* **Your objective**
The response must consist of each line in the listing that has the word "联系人姓名" in it.

┄┄┄┄┄┄

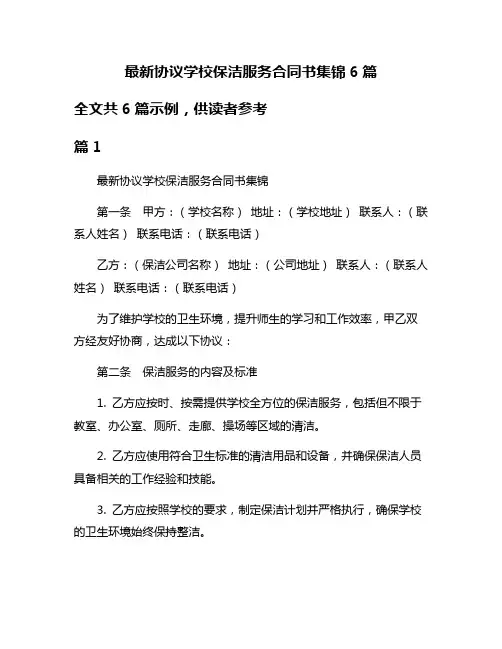 最新协议学校保洁服务合同书集锦 6 篇

全文共 6 篇示例，供读者参考

篇 1

最新协议学校保洁服务合同书集锦

第一条　甲方：（学校名称） 地址：（学校地址） 联系人：（联系人姓名） 联系电话：（联系电话）

乙方：（保洁公司名称） 地址：（公司地址） 联系人：（联系人姓名） 联系电话：（联系电话）

为了维护学校的卫生环境，提升师生的学习和工作效率，甲乙双方经友好协商，达成以下协议：

第二条　保洁服务的内容及标准

1. 乙方应按时、按需提供学校全方位的保洁服务，包括但不限于教室、办公室、厕所、走廊、操场等区域的清洁。

2. 乙方应使用符合卫生标准的清洁用品和设备，并确保保洁人员具备相关的工作经验和技能。

3. 乙方应按照学校的要求，制定保洁计划并严格执行，确保学校的卫生环境始终保持整洁。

┄┄┄┄┄┄

* **Exercise answer**
第一条　甲方：（学校名称） 地址：（学校地址） 联系人：（联系人姓名） 联系电话：（联系电话）
乙方：（保洁公司名称） 地址：（公司地址） 联系人：（联系人姓名） 联系电话：（联系电话）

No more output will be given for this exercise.